Harris' neighborhood is just one example of how enterprising homeowners are changing the landscape in many depopulated cities, bringing the look of spacious suburbs to abandoned urban neighborhoods.
For less than the cost of an airplane ticket, in some instances, owners can acquire lots next door to create their own oasis, complete with pools, courtyards or even orchards. Cities, meanwhile, are spared the upkeep of these properties.
"I think it's a good strategy" for our 60,000 vacant lots, says Marja Winters, deputy director of Detroit's Planning and Development Department. "In a lot of them, there's no interest, so why not put them in the hands of citizens that are going to own it and care for it?"
This type of side-yard expansion, once expensive and time-consuming, has taken off in recent years as cities have foreclosed on abandoned properties, putting them in a land bank to be sold to interested parties. As the price and process have improved, the number of blots has swelled by the thousands in cities such as Detroit, Chicago, Cleveland and New Orleans, as well as other parts of the Rust Belt and Northeast.

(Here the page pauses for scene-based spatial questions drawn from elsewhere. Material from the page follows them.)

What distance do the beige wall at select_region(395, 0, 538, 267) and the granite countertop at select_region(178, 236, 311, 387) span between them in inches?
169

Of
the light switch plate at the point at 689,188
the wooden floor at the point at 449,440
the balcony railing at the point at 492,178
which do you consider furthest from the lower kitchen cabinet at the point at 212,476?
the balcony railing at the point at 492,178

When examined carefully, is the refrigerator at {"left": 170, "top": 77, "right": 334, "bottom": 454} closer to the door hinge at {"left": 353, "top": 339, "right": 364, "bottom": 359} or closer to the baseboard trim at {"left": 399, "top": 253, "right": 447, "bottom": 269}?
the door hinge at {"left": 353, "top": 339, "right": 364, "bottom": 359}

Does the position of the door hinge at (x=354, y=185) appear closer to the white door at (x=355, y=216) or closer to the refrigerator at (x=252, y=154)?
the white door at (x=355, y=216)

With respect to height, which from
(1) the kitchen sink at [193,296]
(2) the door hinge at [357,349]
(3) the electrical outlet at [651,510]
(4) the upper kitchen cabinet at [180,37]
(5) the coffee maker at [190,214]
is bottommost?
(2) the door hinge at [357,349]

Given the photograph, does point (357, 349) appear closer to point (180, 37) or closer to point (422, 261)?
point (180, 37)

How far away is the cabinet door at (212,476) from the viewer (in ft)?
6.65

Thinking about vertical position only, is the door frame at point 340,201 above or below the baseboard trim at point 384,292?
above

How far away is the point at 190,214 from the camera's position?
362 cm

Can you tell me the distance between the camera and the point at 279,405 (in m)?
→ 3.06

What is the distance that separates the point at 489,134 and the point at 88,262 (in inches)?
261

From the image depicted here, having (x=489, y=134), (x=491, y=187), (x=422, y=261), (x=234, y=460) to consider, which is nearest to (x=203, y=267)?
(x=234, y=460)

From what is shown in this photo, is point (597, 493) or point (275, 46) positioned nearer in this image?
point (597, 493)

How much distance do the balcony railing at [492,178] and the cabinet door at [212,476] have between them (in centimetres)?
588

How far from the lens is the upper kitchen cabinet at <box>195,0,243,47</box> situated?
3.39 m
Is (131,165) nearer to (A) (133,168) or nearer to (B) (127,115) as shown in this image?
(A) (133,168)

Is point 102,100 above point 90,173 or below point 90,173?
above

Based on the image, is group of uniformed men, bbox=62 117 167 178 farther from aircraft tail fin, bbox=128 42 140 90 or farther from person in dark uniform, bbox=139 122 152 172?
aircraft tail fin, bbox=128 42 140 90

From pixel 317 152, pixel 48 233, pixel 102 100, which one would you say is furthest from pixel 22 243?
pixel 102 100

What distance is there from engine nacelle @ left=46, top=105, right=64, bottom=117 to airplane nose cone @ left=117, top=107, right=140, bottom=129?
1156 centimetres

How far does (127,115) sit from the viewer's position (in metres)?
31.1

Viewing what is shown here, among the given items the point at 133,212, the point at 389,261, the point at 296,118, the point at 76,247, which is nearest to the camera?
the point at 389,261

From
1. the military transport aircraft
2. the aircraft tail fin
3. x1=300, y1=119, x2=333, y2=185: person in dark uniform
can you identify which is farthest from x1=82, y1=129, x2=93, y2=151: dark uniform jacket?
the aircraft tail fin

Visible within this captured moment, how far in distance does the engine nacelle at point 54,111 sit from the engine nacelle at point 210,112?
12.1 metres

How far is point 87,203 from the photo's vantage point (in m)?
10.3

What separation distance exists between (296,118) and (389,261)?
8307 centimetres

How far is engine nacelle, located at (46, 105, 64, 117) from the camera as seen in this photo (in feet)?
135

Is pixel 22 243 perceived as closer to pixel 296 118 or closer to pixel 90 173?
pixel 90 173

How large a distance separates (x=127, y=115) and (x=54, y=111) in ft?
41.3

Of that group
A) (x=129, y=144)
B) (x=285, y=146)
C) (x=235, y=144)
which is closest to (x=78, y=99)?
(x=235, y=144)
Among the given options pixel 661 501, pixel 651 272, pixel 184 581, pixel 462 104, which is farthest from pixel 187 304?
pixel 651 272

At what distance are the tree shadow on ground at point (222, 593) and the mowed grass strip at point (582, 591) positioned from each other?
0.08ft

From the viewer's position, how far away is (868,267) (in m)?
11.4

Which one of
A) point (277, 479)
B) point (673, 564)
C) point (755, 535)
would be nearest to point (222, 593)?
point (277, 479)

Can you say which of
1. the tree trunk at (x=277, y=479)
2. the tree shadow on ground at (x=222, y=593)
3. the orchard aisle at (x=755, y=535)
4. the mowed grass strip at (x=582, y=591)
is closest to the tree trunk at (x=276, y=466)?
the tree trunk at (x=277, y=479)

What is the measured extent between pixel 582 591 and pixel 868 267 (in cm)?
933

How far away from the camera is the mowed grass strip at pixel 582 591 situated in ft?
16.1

In Detroit alone, the city approved 139 of these side-lot sales last fiscal year, and 123 in just the first part of this fiscal year. The New Orleans Redevelopment Authority has signed purchase agreements for more than 1,000 properties abandoned after Hurricane Katrina, according to published reports.
As the number of blots has grown, so have concerns about the effect they will have on future growth in these shrunken cities. Is it wise to create suburban spaces just outside of downtown? Or are these cities shortchanging future growth?
That depends, experts say, on how much demand there might be for some of these properties in the years ahead. "There are residential areas where there could be little to no demand for decades — places where I cannot foresee a future in 50 years," says Margaret Dewar, a professor of urban and regional planning at the University of Michigan who has studied blotting.